As international experts cut forecasts for world economy growth, the risks to the Irish economic outlook for the rest of this year are rising.
Taoiseach Leo Varadkar has said that the Cabinet had been warned of a short-term slowdown in growth or an economic “blip.” However the emergency move by the US Federal Reserve board to cut interest rates by half a point shows that fears are rising internationally of the scale of the likely impact. It may also have a limited impact given that an interest rate cut is not addressing the key issues.
Typically a cut to world growth would feed through to Ireland as demand for Irish exports falls off and confidence is affected. However, the peculiar factors – and uncertainties – we now face make the economic impact of the coronavirus difficult to gauge.
Minister for Finance Paschal Donohoe said on Tuesday that the Department of Finance would update its economic forecasts next month, but that any global slowdown would have implications here.
The vital question is how long it takes for the spread of the virus to peak – and what that peak looks like – and whether confidence can quickly follow that the situation has been contained.
Bank of England governor Mark Carney has said he expects a significant short-term economic shock, bringing "disruption, not destruction". In other words this could carry a significant economic cost – but it is not 2008 all over again when economies suffered massive long-lasting damage.

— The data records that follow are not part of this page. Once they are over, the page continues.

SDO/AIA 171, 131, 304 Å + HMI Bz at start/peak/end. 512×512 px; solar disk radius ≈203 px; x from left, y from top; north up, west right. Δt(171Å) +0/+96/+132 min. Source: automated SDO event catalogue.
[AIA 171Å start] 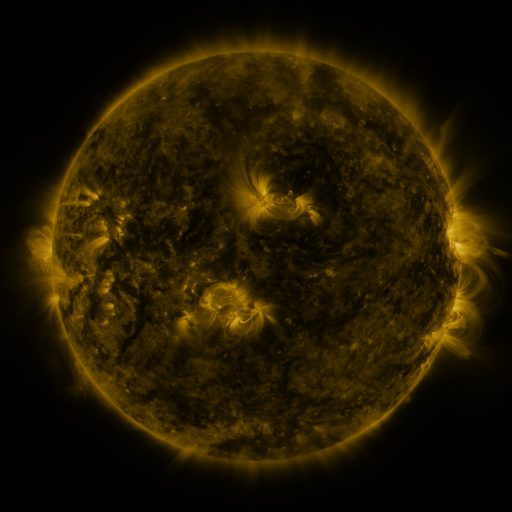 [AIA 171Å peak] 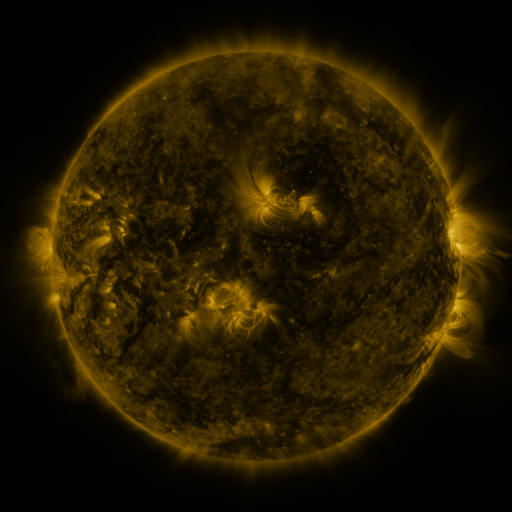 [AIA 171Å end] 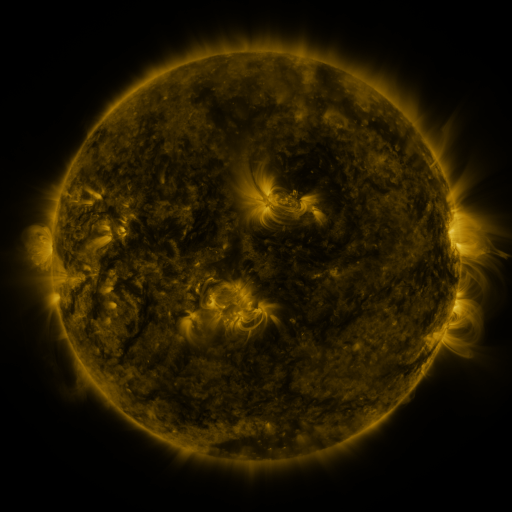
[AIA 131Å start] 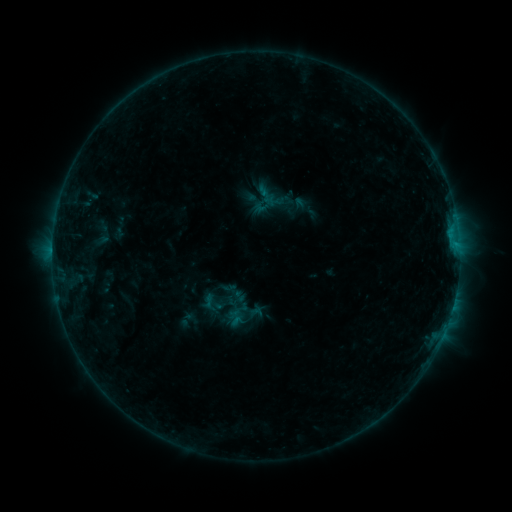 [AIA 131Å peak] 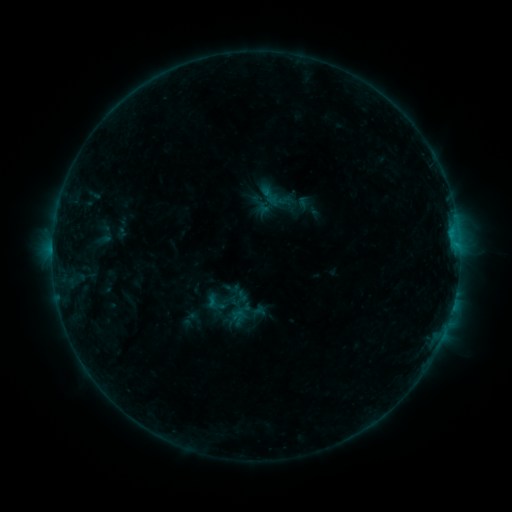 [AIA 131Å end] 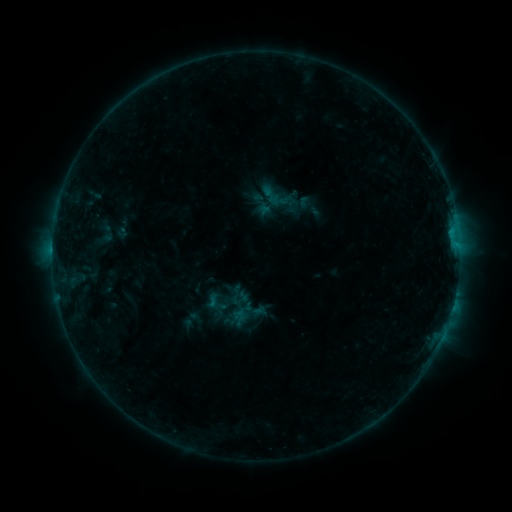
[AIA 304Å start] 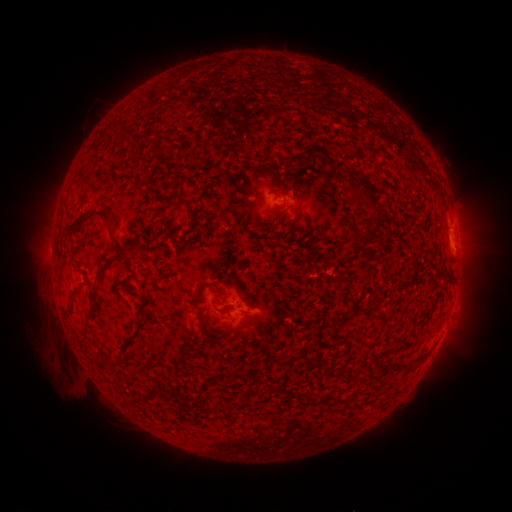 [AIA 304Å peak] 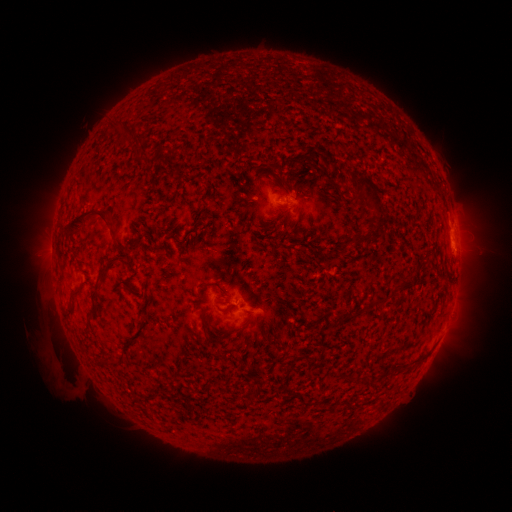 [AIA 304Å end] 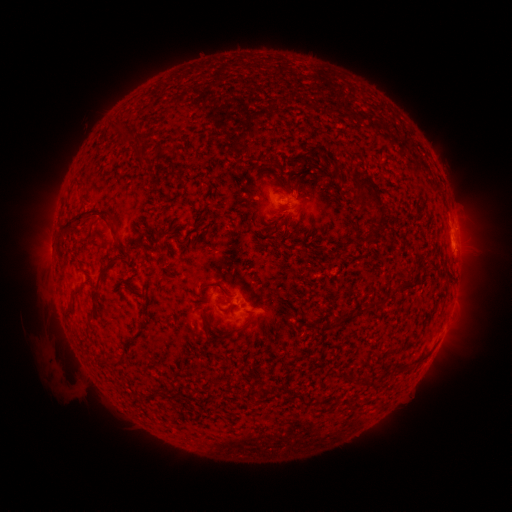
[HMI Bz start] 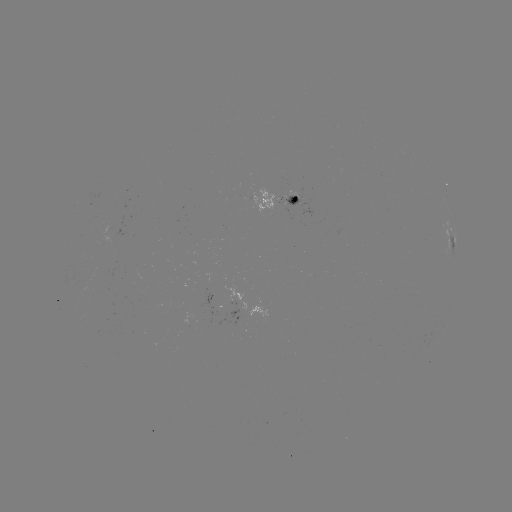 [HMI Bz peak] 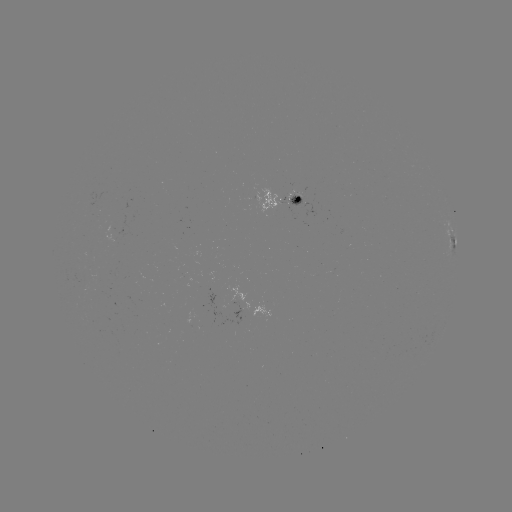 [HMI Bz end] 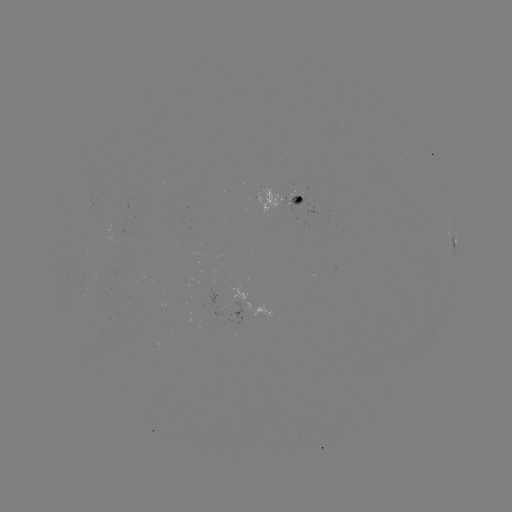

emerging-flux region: <bbox>196, 273, 222, 315</bbox>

The emergency action by the Fed shows fears, however, that the disruption could be significant.
For Ireland the virus is likely to hit economic growth this year, even if looking beyond this is very difficult. This introduces a new uncertainty into the talks on the formation of a new government. The forecasts for the public finances on which these talks will be based could be thrown out at least in the short term.
The economic cost comes in two main ways. First, there is a hit to supply into the economy. The virus has already disrupted supply chains coming out of China, which is going to cause some difficulties for manufacturing companies and retailers – even though some of these delays may have eased a bit.
Exporters to China are also having difficulty moving goods – a particular issue for those with perishable products, particularly food. As the virus spreads, difficulties will now grow in trading with other markets too, possibly including the US and UK.
Disruption could also come from companies facing a threat of a virus in their premises. Some service companies may be able to continue to operate with many staff working from home – Google asked many of its Irish staff to do so on Tuesday.
However, absence from a work premises will prove more disruptive in retail companies or the hospitality sector – hotels, restaurants, coffee shops and so on – or in manufacturing. You can’t work from home if you are a waiter or chef, or work on a production line.
It is striking that in the UK experts are saying that at the peak of the outbreak there as many as one in five people might be missing from work, implying a massive short-term disruption.
There will also be a hit to demand as growth is affected across the world – the second main way the virus will hit the economy. This will affect our exporters and also some key sectors at home, notably tourism and travel. Wider restrictions on gatherings – for example, festivals – could also hit consumer spending, as would any moves by the public to avoid eating out, going to the cinema, or whatever.This could affect the economy quickly.
The key issue for Ireland would be demand for exports, with Department of Finance estimates suggesting each 1 per cent fall in export demand cuts GDP growth by around 0.3 of a point in the first year and – if sustained – up to 1 point by year five.
In the case of the virus, demand on world markets could fall significantly , but then could potentially recover if the worst does pass in a few months. Varadkar alluded to the possibility of growth bouncing back after the economic hit – and this was seen with the Sars virus in the early 2000s.
Again, the length of time it takes to control the virus and whether it is seen to be completely contained will be key. On Tuesday Donohoe said that a global slowdown would have consequences for Irish growth, employment and the public finances, but it was still “ too early to say what this would look like”.
We are now seeing international authorities – including the G7 finance ministers and central banks – promise to take “appropriate action”, and the Fed following this with the interest rate cut. Government spending is also likely to rise in many economies.
Yet while economic policy may be able to support demand a bit, it can’t “ fix” the supply chain and workforce issues, though it may be able to help firms to cope with them.
If, as seems likely, the virus does spread here, pressure will grow on the Government to bring forward supports to help get companies over a difficult period.